Texts from a private Proud Boys group chat on Jan. 6 cited in court filings show an unnamed person texting Tarrio: "Dude, did we just influence history?" Tarrio responded, "Let's first see how this plays out."
Tarrio pleaded not guilty to all charges against him, which include seditious conspiracy, destruction of government property and assaulting, resisting or impeding government officers or employees.
Jury selection is underway in Tarrio's trial.
Palm Beach County
Wellington resident Jason Dolan is a former member of the far-right Oath Keepers, one of the groups accused of planning the Jan. 6 insurrection.
Hit with multiple charges including conspiracy to defraud the U.S., Dolan agreed to plead guilty to one count of conspiracy and one count of obstructing an official proceeding.

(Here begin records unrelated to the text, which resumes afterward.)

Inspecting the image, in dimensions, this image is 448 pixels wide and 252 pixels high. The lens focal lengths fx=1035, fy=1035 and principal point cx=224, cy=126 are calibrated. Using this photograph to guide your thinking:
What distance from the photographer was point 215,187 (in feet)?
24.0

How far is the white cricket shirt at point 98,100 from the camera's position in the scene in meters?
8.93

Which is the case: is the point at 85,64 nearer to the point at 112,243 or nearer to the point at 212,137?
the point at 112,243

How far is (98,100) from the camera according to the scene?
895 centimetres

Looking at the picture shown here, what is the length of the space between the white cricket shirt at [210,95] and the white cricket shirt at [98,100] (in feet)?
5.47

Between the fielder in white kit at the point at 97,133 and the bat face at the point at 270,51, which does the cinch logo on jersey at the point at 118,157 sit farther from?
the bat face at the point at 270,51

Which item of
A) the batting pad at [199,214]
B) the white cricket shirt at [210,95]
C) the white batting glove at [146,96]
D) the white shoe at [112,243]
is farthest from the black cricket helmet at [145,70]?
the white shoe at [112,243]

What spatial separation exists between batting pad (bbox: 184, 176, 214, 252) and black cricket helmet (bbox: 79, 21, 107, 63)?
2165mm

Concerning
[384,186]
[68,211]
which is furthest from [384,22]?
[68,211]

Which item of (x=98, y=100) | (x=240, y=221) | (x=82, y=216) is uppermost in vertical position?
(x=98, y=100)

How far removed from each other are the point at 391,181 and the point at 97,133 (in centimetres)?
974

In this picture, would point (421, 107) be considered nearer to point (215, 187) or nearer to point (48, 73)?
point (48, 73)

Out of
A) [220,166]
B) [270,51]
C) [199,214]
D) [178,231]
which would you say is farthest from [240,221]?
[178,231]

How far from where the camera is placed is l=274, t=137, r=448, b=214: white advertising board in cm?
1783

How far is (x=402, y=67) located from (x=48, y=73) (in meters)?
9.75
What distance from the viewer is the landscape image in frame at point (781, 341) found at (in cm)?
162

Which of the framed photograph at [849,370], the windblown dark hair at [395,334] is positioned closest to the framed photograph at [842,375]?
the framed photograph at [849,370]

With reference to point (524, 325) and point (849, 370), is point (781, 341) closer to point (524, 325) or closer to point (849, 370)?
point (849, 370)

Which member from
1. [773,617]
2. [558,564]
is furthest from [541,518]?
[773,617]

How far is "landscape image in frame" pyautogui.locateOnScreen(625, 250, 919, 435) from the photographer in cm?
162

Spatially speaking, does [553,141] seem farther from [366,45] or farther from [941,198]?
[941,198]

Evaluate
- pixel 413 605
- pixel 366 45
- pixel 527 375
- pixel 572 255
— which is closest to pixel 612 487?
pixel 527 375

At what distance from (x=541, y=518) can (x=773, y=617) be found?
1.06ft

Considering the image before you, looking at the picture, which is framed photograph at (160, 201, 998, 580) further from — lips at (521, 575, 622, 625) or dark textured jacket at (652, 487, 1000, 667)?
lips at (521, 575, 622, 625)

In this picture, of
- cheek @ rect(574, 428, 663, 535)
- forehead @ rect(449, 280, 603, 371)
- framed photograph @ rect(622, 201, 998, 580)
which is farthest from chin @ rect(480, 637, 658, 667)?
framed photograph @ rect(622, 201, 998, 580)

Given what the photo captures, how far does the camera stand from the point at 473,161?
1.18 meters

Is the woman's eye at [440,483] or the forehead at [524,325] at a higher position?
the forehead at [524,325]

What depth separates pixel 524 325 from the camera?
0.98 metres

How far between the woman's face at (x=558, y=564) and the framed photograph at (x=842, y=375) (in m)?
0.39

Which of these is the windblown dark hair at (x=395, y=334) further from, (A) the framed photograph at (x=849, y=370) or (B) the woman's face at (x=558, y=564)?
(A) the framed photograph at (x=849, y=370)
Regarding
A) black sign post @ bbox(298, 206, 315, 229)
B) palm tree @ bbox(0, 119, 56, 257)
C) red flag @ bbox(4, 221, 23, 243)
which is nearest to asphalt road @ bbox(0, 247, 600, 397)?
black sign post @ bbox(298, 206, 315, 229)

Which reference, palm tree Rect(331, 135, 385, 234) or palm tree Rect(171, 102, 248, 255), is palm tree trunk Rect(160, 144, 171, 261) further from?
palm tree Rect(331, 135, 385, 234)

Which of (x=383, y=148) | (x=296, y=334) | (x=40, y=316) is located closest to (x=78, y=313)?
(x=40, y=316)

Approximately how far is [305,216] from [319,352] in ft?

Dolan also agreed to testify about his alleged role in planning the insurrection and act as a government witness while the DOJ continues to prosecute his former associates, like Oath Keepers founder Stewart Rhodes.
The U.S. government has until Mar. 17, 2023, to issue a status report saying whether a sentencing hearing for Dolan must be set.
Nicholas Lentz was arrested in West Palm Beach in February of 2021. In their court complaint, prosecutors attached a photo Lentz posted to his Facebook page in front of other Capitol rioters with the caption, "We the people did it."
Prosecutors also reviewed a 52-second video clip of Lentz inside the Capitol, also posted to his Facebook, in which he said, "America has spoken. You can not stop millions of people."
Lentz pleaded guilty in February of 2022 to one count of entering and remaining on restricted grounds. He was sentenced to 36 months probation, including 30 days home detention and 100 hours of community service.
Jody Lynn Tagaris
The only woman of the Jan. 6 defendants from South Florida, Jody Lynn Tagaris was arrested in West Palm Beach on May 25, 2021.
She was charged with entering restricted grounds, entering or remaining in certain rooms in the Capitol, and performing disorderly conduct while on restricted grounds and in the Capitol building. Six months after her arrest, she pleaded guilty entering and remaining in certain rooms and was sentenced to 24 months of probation and 60 hours of community service, as well as hit with a $2,000 fine.